#### Text excerpt
This Day in History: December 13th
This Day In History: December 13, 1545
The Council of Trent, which began on this day in history, 1545, was the Catholic Church taking stock after the drama and challenges presented by Luther and the Protestant Reformation. Despite internal bickering, external dangers and a couple of lengthy interruptions in the proceedings, the council was indispensable in revitalizing – and rehabilitating – the Catholic Church in certain areas of Europe.
When Martin Luther nailed his 95 theses to that church door in Germany, not everyone rallied to his cause. There were those Catholics who preferred to reform the already existing Church rather than breaking away to form a new one, which many believed was heresy.
The Council conceded those in high positions in the Church had become far too worldly, that bribery was common, and the selling of indulgences was completely out of hand. Some in the Church felt these wrongs needed to be addressed, while still others saw them as “perks” of the job that they were reluctant to part with.
Charles V, the Holy Roman Emperor, stressed the importance of reaching compromises with the Protestants as much as possible. One issue that had inflamed Luther and sparked the Reformation was the selling of indulgences – the practice of selling a place in Heaven to the “faithful” in exchange for donations to the Church, despite this practice being somewhat blasphemous and certainly not scriptural.

[Source data]

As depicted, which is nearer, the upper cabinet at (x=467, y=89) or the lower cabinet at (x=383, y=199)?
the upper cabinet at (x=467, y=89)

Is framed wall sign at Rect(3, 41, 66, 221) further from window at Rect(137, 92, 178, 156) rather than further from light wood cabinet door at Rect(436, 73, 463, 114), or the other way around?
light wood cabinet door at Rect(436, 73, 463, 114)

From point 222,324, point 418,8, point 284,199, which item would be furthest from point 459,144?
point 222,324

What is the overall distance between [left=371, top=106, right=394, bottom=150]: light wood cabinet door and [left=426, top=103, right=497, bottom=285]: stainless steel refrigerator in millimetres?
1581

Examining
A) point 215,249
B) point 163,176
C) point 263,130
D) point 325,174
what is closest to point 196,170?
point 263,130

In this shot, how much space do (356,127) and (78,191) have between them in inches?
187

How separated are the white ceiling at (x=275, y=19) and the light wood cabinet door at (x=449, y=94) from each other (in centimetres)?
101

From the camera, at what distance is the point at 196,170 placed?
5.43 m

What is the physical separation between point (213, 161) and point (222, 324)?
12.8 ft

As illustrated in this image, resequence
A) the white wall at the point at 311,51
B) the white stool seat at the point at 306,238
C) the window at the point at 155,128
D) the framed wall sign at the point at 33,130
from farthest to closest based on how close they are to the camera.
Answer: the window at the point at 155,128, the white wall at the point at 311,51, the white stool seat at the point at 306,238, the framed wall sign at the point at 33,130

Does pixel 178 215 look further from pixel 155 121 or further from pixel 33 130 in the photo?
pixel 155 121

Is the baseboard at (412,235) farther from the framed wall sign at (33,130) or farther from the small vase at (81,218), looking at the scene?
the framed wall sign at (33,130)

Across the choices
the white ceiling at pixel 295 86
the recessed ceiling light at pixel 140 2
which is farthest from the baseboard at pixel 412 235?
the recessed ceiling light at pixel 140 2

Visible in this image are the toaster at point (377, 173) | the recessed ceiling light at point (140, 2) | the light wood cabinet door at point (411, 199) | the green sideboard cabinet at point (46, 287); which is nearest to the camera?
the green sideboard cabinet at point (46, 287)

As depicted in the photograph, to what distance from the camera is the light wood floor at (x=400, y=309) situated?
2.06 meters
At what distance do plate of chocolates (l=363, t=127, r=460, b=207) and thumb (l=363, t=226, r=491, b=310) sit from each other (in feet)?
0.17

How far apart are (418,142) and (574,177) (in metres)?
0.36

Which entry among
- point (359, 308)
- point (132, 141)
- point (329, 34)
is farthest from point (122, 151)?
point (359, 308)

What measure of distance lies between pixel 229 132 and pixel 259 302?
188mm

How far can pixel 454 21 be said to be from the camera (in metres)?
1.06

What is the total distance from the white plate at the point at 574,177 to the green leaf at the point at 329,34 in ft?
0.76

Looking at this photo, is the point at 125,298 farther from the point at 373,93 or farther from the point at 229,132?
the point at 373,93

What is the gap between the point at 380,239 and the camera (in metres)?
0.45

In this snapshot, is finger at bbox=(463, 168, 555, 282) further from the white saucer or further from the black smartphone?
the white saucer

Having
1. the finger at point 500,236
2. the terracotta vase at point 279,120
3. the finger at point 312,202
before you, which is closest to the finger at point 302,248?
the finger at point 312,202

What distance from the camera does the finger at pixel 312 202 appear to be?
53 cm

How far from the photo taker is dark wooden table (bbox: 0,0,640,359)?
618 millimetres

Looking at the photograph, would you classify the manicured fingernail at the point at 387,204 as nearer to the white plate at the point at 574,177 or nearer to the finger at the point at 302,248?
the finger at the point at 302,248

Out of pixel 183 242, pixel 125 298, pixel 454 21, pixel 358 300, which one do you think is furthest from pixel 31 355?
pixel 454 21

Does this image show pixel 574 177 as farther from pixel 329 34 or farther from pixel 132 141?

#### Given request 1
In the source data rows, arrange the stretch from the line containing "What distance from the camera does" through the end of the rows as a numbered list, omitting blank lines.
#### Given request 2
Pick up the passage on the Council of Trent from where it stops.

#### Exercise response 1
1. What distance from the camera does the finger at pixel 312 202 appear to be?
2. 53 cm
3. How far from the photo taker is dark wooden table (bbox: 0,0,640,359)?
4. 618 millimetres
5. Looking at the photograph, would you classify the manicured fingernail at the point at 387,204 as nearer to the white plate at the point at 574,177 or nearer to the finger at the point at 302,248?
6. the finger at the point at 302,248
7. Out of pixel 183 242, pixel 125 298, pixel 454 21, pixel 358 300, which one do you think is furthest from pixel 31 355?
8. pixel 454 21
9. Does this image show pixel 574 177 as farther from pixel 329 34 or farther from pixel 132 141?

#### Exercise response 2
Knowing that Luther’s rebellion had been largely prompted by corruption, the Council condemned the many abuses that had been commonplace in the Church, such as avarice, nepotism and sexual misconduct.
The Council also dealt with matters pertaining to doctrine. Not surprisingly, it rejected almost every contemporary Protestant teaching in favor of traditional Catholic Church dogma.
The Council maintained that there were seven sacraments necessary for salvation, not the two put forth by the Protestants. The Catholic belief of transubstantiation, which holds that during the Mass, the bread and wine literally are transformed into the body and blood of Jesus Christ, were re-affirmed.
As far as the issue of justification, they could not support the idea of salvation by faith alone. The Council affirmed that no person could ever know for sure if he or she was justified, and that good works are an important part of entering in to Heaven.
On issues pertaining to the Scriptures, the Roman Catholic Church moved even further away from the Protestants. Luther and his ilk had been translating the Bible into the languages of the common man, which opened the Bible up for discussion among non-clerics. The Catholic Church maintained the only true version of the Bible was the Latin Vulgate, and private interpretations that deviated from Church teachings were dangerous and heretical. The council also rejected the Protestant idea that Scripture alone was enough to bring man to God, adding that traditions preserved by the Church were also a source of authority.
The Council of Trent served its purpose of bringing much needed reform to a corrupt and nearly broken Roman Catholic Church. It honed the Church’s structure and doctrine, and defined the organization until Vatican II in the 1960s.
It also made the gulf between Protestants and Catholics impossible to bridge. The differences in doctrine were just too deep and fundamental to broker a reunion. Any hopes of turning back the clock abruptly ended with the Council of Trent.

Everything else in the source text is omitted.